Slip law versions of Public Laws are not widely available in hard copy form outside Capitol Hill except at university libraries, law school libraries, or similar depositories (though these often have slip laws in microfiche format only). They are more readily available on the Internet. Statutes At Large is used primarily to research the original language of statutes and laws that are not codified in the Code, appropriations statutes and private laws, for example. The Statutes At Large series often is available at large libraries. The United States Code (and its commercial counterparts) are usually available at local libraries. The Code also is readily available on the Internet, though not always in user-friendly form.

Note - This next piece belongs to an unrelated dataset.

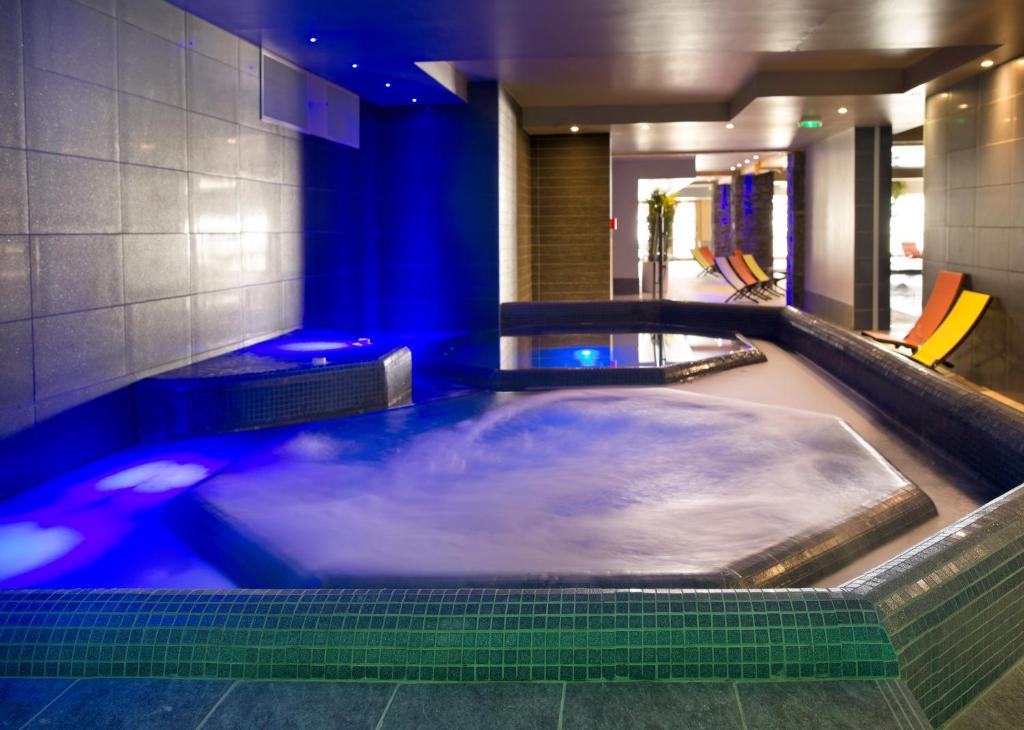 Фотография из галереи CGH Résidences & Spas Le Cristal de l'Alpe в Альп-д'Юэз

Most significant statutes - the Social Security Act, the Elementary and Secondary Education Act, and the Clean Air Act, for example - are published and updated both in a stand alone version, as amended, and as they appear in the Code. Only some, but not all, titles of the Code are the authoritative version of the "law." For other titles, the authoritative version of the statutes codified therein is the underlying public law, as amended - e.g., the Immigration and Nationality Act of 1952, as amended, is the authoritative version, not title 8 of the Code.

After providing an overview on the basics of Federal statutes, this report gives guidance on where Federal statutes, in their various forms, may be located on the Internet, where they are most readily accessible. This report will updated periodically.